Tuesday, January 23, 2018

Apache Kafka - getting started. Simple java project.

0. Intro

Kafka® is used for building real-time data pipelines and streaming apps. It is horizontally scalable, fault-tolerant, wicked fast, and runs in production in thousands of companies.

From wiki
The project aims to provide a unified, high-throughput, low-latency platform for handling real-time data feeds. Its storage layer is essentially a "massively scalable pub/sub message queue architected as a distributed transaction log,"[3] making it highly valuable for enterprise infrastructures to process streaming data. Additionally, Kafka connects to external systems (for data import/export) via Kafka Connect and provides Kafka Streams, a Java stream processing library.
The design is heavily influenced by transaction logs.[4]


Last time Apache Kafka is getting more and more popular. With growing popularity of event-sourcing concept, more and more developers are switching to Kafka as primary storage of events. Kafka has everything for this: it's very hast, compact, scalable, "user-friendly"....
In this post I'll show basic simple operations like "send"(by producer) and "receive"(by consumer) messages.

# Given exercise 1:
Reproduce the stretch of the Apache Kafka post from "Tuesday, January 23, 2018" through "thousands of companies.".
# Given exercise 2:
Continue the Apache Kafka getting-started post beyond its final sentence.

# Dataset:
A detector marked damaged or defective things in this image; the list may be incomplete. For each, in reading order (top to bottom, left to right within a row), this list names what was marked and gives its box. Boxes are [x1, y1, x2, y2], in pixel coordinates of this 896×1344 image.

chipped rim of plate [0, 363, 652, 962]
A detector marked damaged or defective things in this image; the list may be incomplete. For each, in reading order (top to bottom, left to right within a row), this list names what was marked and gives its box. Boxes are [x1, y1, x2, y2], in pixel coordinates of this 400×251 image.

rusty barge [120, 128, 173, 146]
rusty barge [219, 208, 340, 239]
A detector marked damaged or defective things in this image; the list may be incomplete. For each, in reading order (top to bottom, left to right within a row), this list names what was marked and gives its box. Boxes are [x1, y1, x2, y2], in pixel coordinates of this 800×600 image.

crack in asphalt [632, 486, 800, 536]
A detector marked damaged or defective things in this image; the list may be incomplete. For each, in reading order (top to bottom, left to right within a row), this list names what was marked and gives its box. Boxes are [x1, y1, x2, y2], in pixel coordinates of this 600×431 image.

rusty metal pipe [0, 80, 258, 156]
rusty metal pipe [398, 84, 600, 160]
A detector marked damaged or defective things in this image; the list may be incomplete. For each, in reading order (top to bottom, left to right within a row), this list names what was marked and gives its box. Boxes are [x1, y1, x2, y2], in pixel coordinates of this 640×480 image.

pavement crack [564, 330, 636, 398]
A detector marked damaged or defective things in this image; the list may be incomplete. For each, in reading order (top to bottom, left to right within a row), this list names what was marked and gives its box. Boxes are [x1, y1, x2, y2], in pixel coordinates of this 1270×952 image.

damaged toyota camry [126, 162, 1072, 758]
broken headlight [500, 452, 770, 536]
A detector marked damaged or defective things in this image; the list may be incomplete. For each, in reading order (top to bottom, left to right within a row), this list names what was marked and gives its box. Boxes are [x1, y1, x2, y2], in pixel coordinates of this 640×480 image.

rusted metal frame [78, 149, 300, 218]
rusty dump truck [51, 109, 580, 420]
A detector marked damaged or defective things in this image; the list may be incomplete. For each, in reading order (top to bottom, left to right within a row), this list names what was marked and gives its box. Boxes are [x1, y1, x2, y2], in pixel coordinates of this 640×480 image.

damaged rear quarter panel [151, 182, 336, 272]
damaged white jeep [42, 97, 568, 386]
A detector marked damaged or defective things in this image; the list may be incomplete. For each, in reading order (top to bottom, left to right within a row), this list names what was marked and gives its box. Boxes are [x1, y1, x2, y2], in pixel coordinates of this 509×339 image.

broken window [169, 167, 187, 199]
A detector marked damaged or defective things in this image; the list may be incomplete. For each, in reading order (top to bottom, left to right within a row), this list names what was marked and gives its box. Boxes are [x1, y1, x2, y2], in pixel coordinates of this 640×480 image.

# Task response 1:
Tuesday, January 23, 2018

Apache Kafka - getting started. Simple java project.

0. Intro

Kafka® is used for building real-time data pipelines and streaming apps. It is horizontally scalable, fault-tolerant, wicked fast, and runs in production in thousands of companies.

# Task response 2:
1. Downloading and running kafka

This page is explaining very well how to download and run kafka. If you're using Windows, you can use next commands from "bin/windows" folder:

Run these commands from your Kafka root folder:
cd bin/windows
Then run Zookeper server:
zookeeper-server-start.bat ../../config/zookeeper.properties
Then run Kafka server:
kafka-server-start.bat ../../config/server.properties

Now when kafka is running you can check it by creating a topic and getting topic list:

Create a topic:
kafka-topics.bat --create --zookeeper localhost:2181 --replication-factor 1 --partitions 1 --topic test0
List topics:
kafka-topics.bat --list --zookeeper localhost:2181

Response should be something like:
D:\Projects\kafka_2.11-1.0.0\bin\windows>kafka-topics.bat --list --zookeeper localhost:2181
test0


2. Project structure

Our project structure is very simple: we need just 2 files MessageProducer and MessageConsumer. 

build.gradle file:

group 'com.demien'version '1.0-SNAPSHOT'
apply plugin: 'java'
sourceCompatibility = 1.8
repositories {
    mavenCentral()
}

dependencies {
    compile 'org.apache.kafka:kafka-clients:0.9.0.0'    compile 'org.slf4j:slf4j-api:1.7.12'    compile 'org.slf4j:slf4j-log4j12:1.7.12'    compile 'log4j:log4j:1.2.17'

    testCompile group: 'junit', name: 'junit', version: '4.11'}



3. Producer

It designed as generic by KEY,VALUE types. Also I added to constructor optional messageSentCallback parameter - this callBack will be called when message was sent.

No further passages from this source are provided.